**AIM OF THE EXERCISE:** Starting at the beginning of the records and going on through the line with "视频搜集于网络 吃瓜,揭秘网络舆论场中的娱乐与真相", copy each line below word for word, omitting the pictures.

++++++++

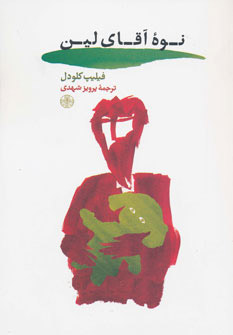 کتاب نوه آقای لین | انتشارات نشر کتاب پارسه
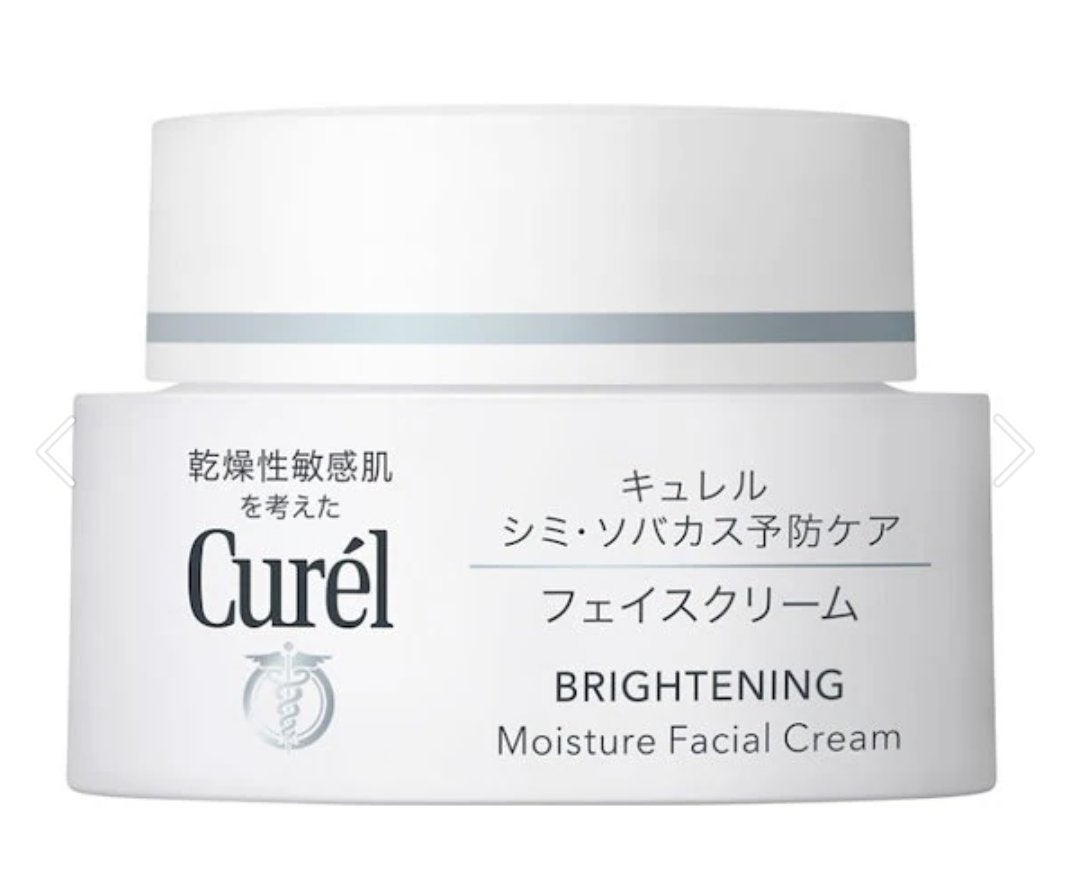 シミ・ソバカス予防ケア フェイスクリーム/キュレル/フェイスクリームを使ったクチコミ(2枚目)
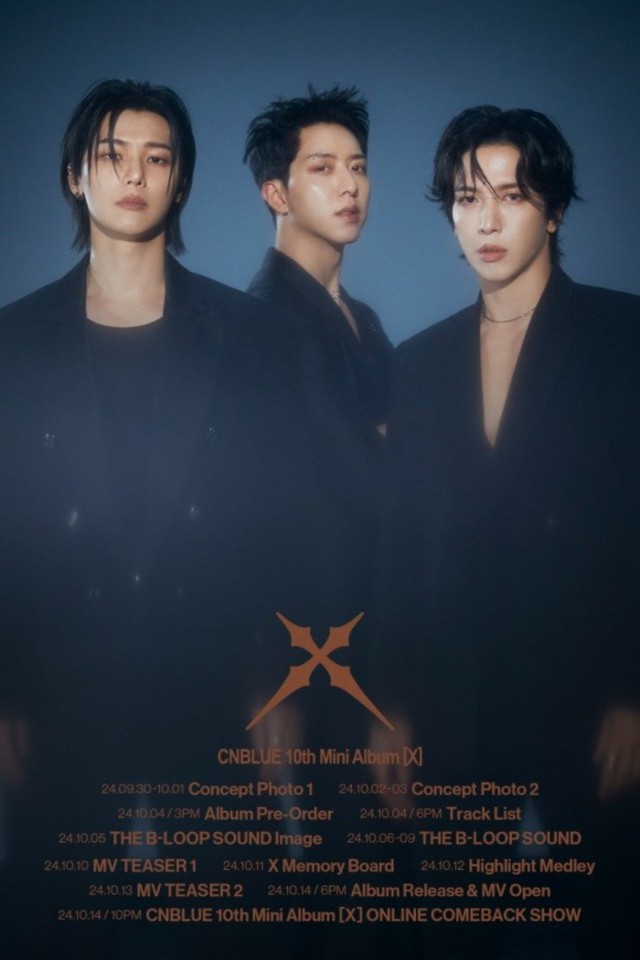 「CNBLUE」、10月カムバック予告…3年ぶりに完全体ニューアルバム「X」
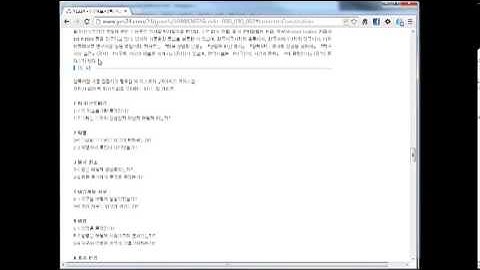 Do it! HTML5+CSS3 웹표준의 정석-7강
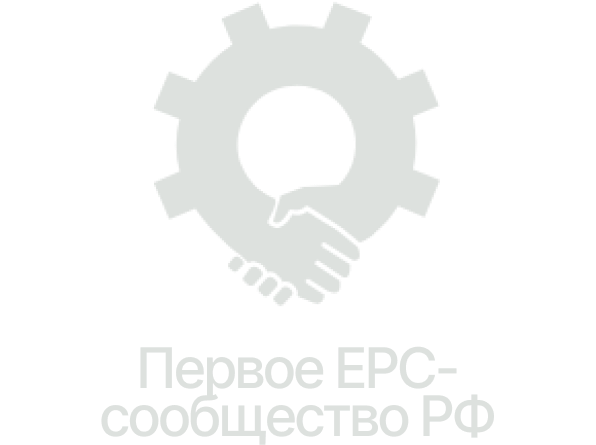 Первое EPC-сообщество РФ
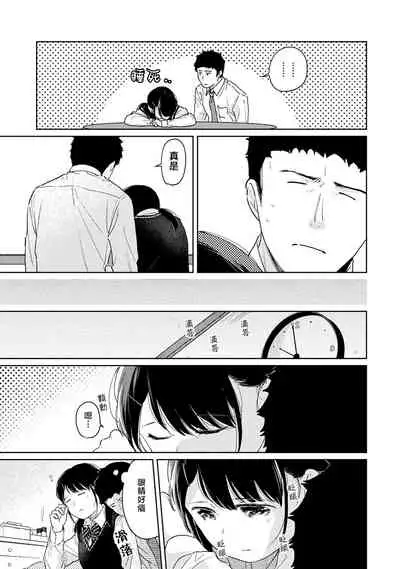 1LDK+JK Ikinari Doukyo? Micchaku!? Hatsu Ecchi!!? | 1LDK+JK 突然間展開同居？ 極度貼近！？初體驗！？ Ch. 18-34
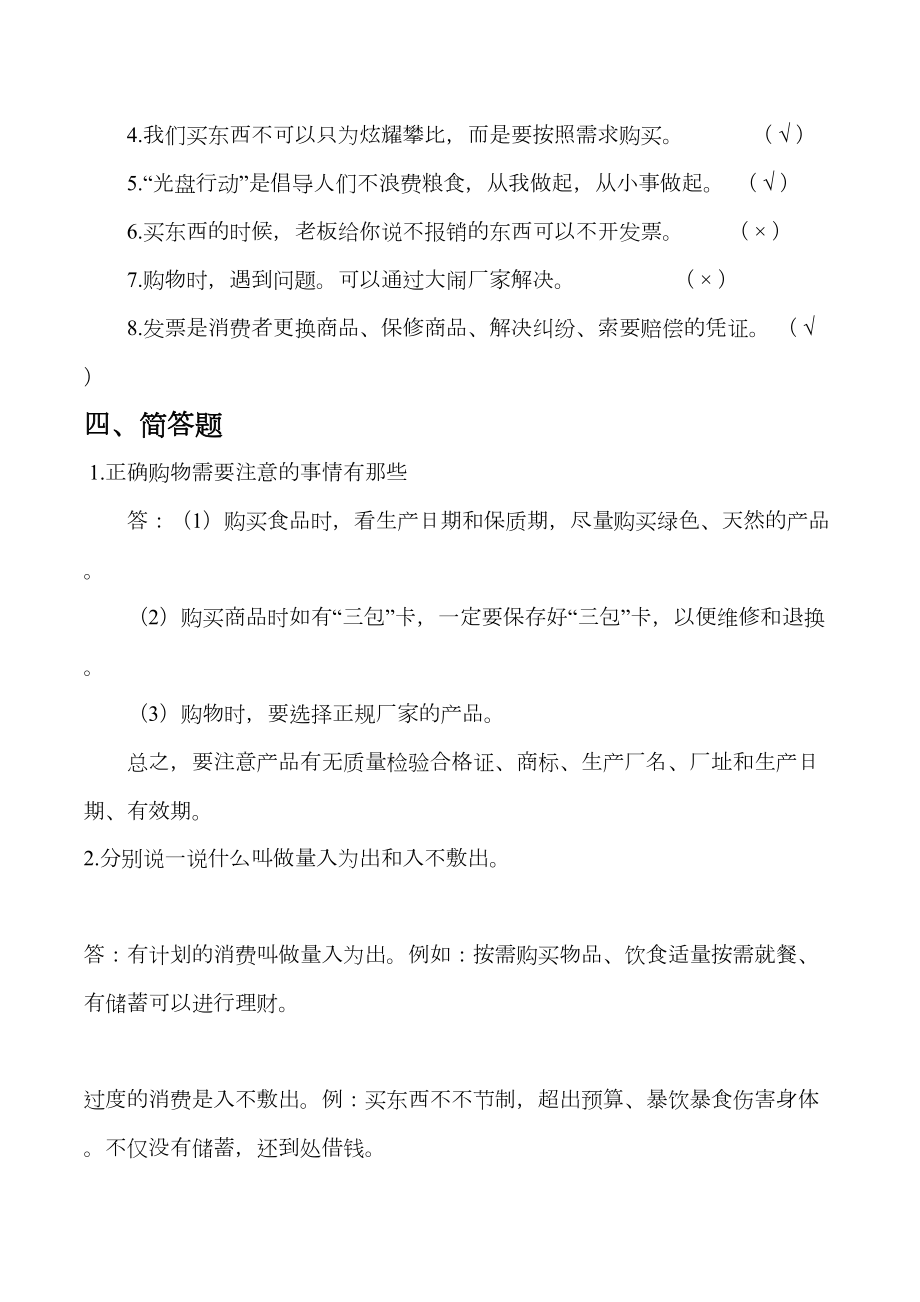 人教版四年级下册道德与法治第二单元测试题(带答案).doc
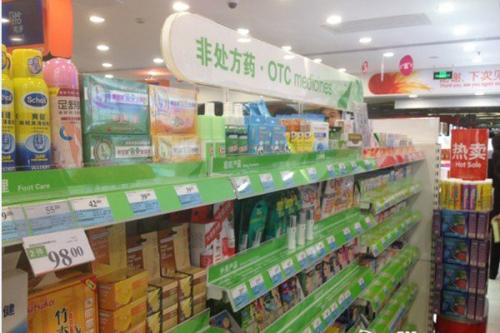 药剂师海外生活，药剂师海外生活怎么样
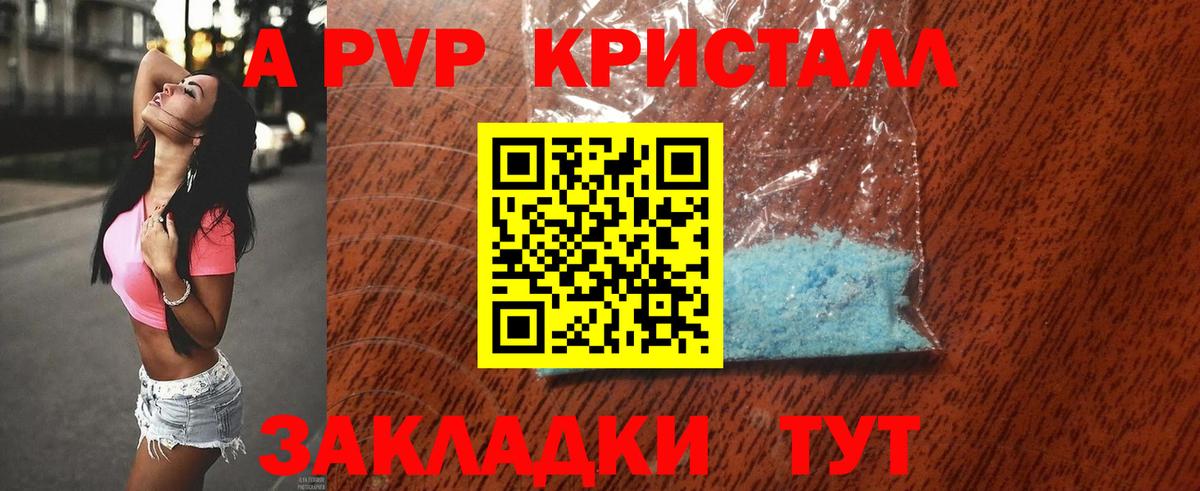 APVP VHQ Мурино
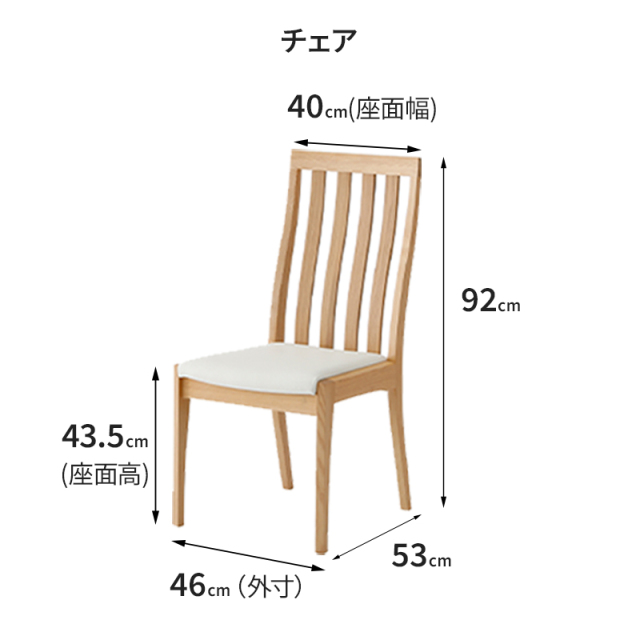 ダイニングテーブル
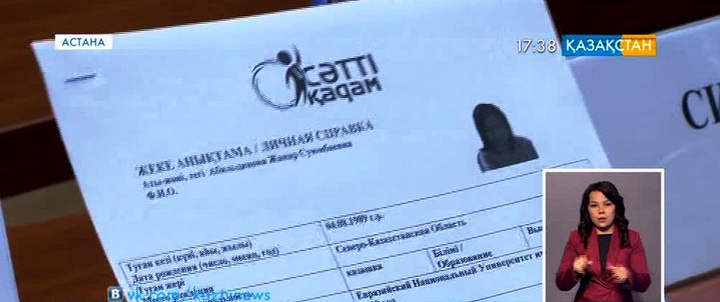 «Жас Отан» жастар қанаты қолға алған «Сәтті қадам» жобасының екінші кезеңі басталды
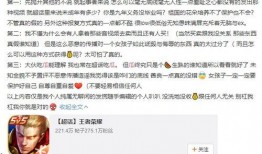 视频搜集于网络 吃瓜,揭秘网络舆论场中的娱乐与真相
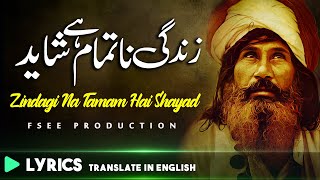 Zindagi Na tamam Hai Shayad | Sufi Kalam 2020 | Sami Kanwal | Faisal Ashraf Ch | Fsee Production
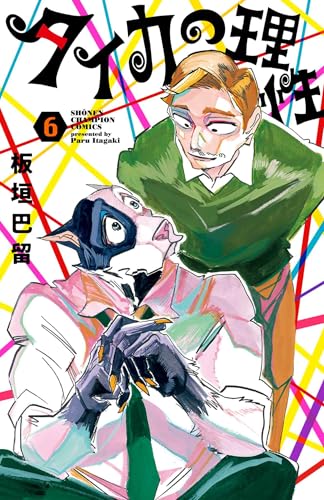 タイカの理性 6 (6) (少年チャンピオンコミックス)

++++++++

**SOLVED EXERCISE:**
 کتاب نوه آقای لین | انتشارات نشر کتاب پارسه
 シミ・ソバカス予防ケア フェイスクリーム/キュレル/フェイスクリームを使ったクチコミ(2枚目)
 「CNBLUE」、10月カムバック予告…3年ぶりに完全体ニューアルバム「X」
 Do it! HTML5+CSS3 웹표준의 정석-7강
 Первое EPC-сообщество РФ
 1LDK+JK Ikinari Doukyo? Micchaku!? Hatsu Ecchi!!? | 1LDK+JK 突然間展開同居？ 極度貼近！？初體驗！？ Ch. 18-34
 人教版四年级下册道德与法治第二单元测试题(带答案).doc
 药剂师海外生活，药剂师海外生活怎么样
 APVP VHQ Мурино
 ダイニングテーブル
 «Жас Отан» жастар қанаты қолға алған «Сәтті қадам» жобасының екінші кезеңі басталды
 视频搜集于网络 吃瓜,揭秘网络舆论场中的娱乐与真相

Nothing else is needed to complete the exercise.